「病気」は「気」の「病(やまい)」、と書くことから、そして「病は気から」との言葉からも明らかな通り、個人的な差はあれども精神的な状態が身体に反映されることが多々ある。入院中も特に検査前は、必至に「治れ治れ」と自分に念じたものだ。科学的根拠は何もないが、自分の身体に言い聞かせること、自己暗示をすることで、自然治癒力が高まるらしい。
要はポジティブに物事を考えることが重要。精神科の先生や心理学者、またはそれに類する学問の知識があればもっと体系的に説明が出来るのだろうが、自分にそういった知識は無い。かろうじて学生時代に一年ほど心理学関連の科目を修得したくらい。ただ、興味がないわけではなく、時々そのたぐいの本を読むことはある。
ともあれ、入院してある程度病状が落ち着いてからは、半ば意図的に「平静な精神を保つようかまえる」ことや「ポジティブに物事をとらえること」を心がけるようにした。ネガティブな事を考えてもどうしようもない場合は、考えたところで何かプラスになることは無いのだから「だったら気楽に考えた方がマシだ」というモノのとらえ方だ。世間一般に言われている「ポジティブシンキング」とは少々ずれている部分があるかも知れないが、意図するところはほぼ同じはず。
「入院編」でも語ったことだが、発病及び病状が悪化した最大の原因はストレス、それも恐らくは仕事上の、にある。単発的なものではなく、長年にわたって蓄積されたものだから、圧縮されもしたのだろう。反動として身体に跳ね返った時のダメージも大きかったに違いない。二つのプレートの接触と巻き込み、そして跳ね返りで発生するタイプの地震や、シェイクしまくった炭酸飲料水のフタを開けた時と同じイメージだ。
自宅療養期間を終了した後の現場復帰後も療養は続くことになる。当然、食事をはじめとした各種制限の他に、心身共へのストレスも厳禁。主治医も「会社には事情を説明してストレスを減らすよう、例えば仕事の量を以前の半分くらいにしてもらうようにして下さい」とアドバイスをしてくれた。
だが、現実的にはどう考えても無理な話。
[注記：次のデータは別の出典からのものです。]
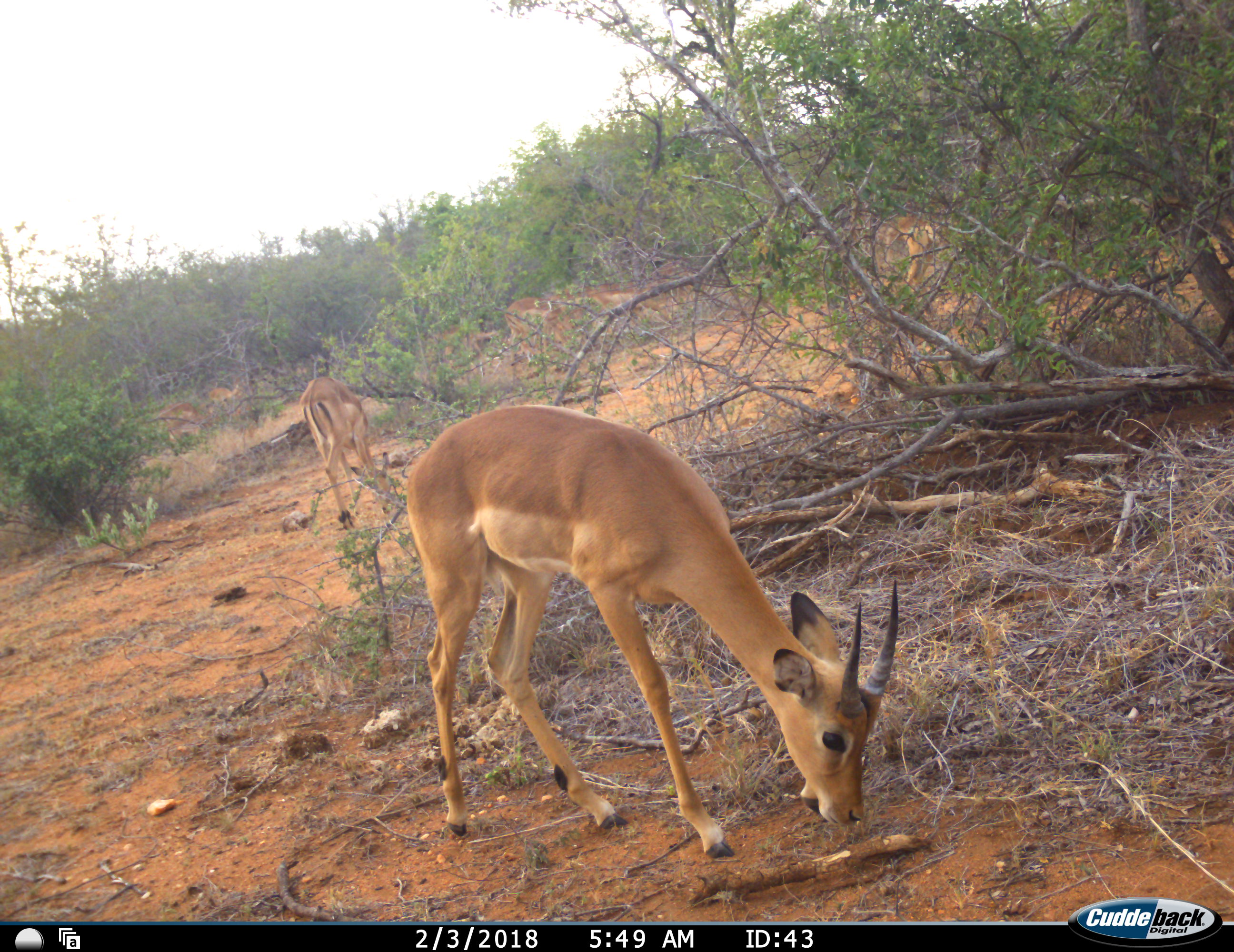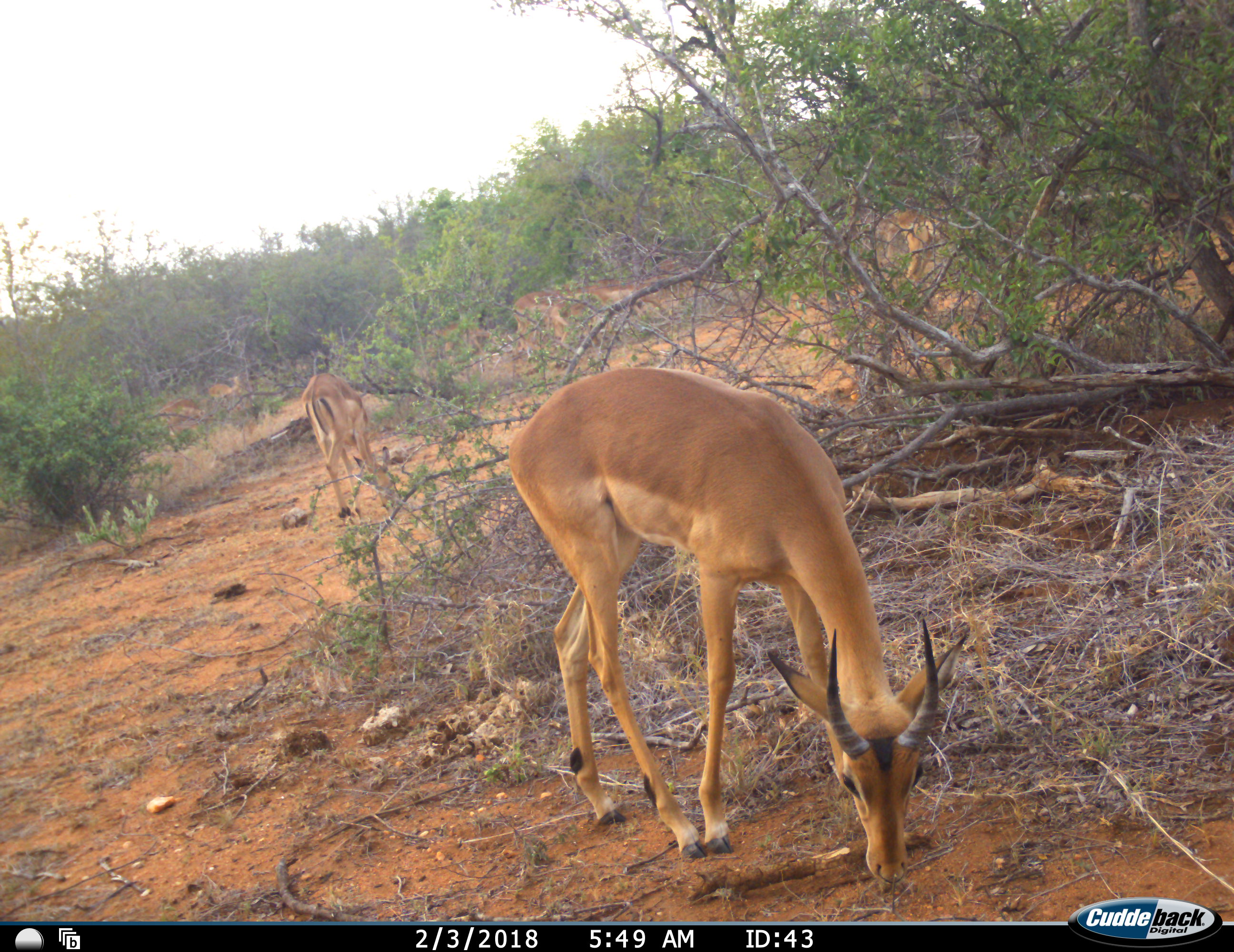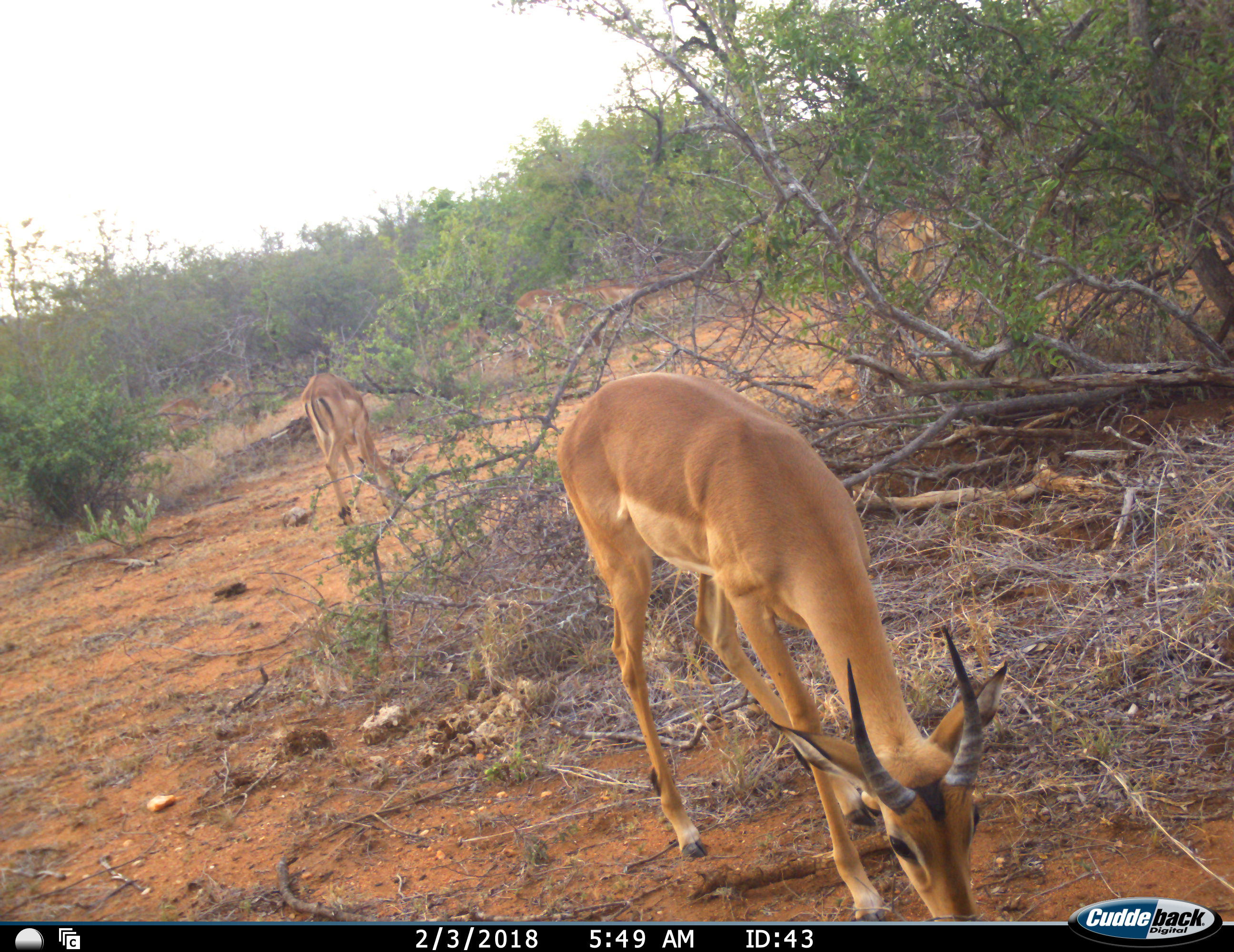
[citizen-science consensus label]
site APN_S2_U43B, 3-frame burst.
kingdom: Animalia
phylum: Chordata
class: Mammalia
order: Artiodactyla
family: Bovidae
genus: Aepyceros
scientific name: Aepyceros melampus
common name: impala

そんな話をしようものなら「ストレス無ければ成長無し」とか「そもそもその病気は怠け病だから」とか無茶な事を言い、下手するとストレス度は前より高まるかもしれない。というよりすでにこれらの言葉を受けていたりするから始末が悪い。病気に対する世間一般の理解度が足りないのか、それとも他人の事だからと軽視しているのか、どちらにしても悲しいけど、現実。
自分に出来るのは、自分の中で受けるストレスを出来るだけ軽減出来る、例えば受け流したりするように、考え方を変えること。一度は死にかけたこの人生、楽しく生きなきゃ損だよね。自分の事を考え、まずは自分の手の届く範囲できっちりと物事を片付けよう。「生きるのが下手だ」という自覚は前々からあったけど、今は特にその想いが強い。少しでも、もう少し上手に生きられるようストレスを受け流せれば、ストレスもあまり気にならず、上手な生き方が出来るかもしれない。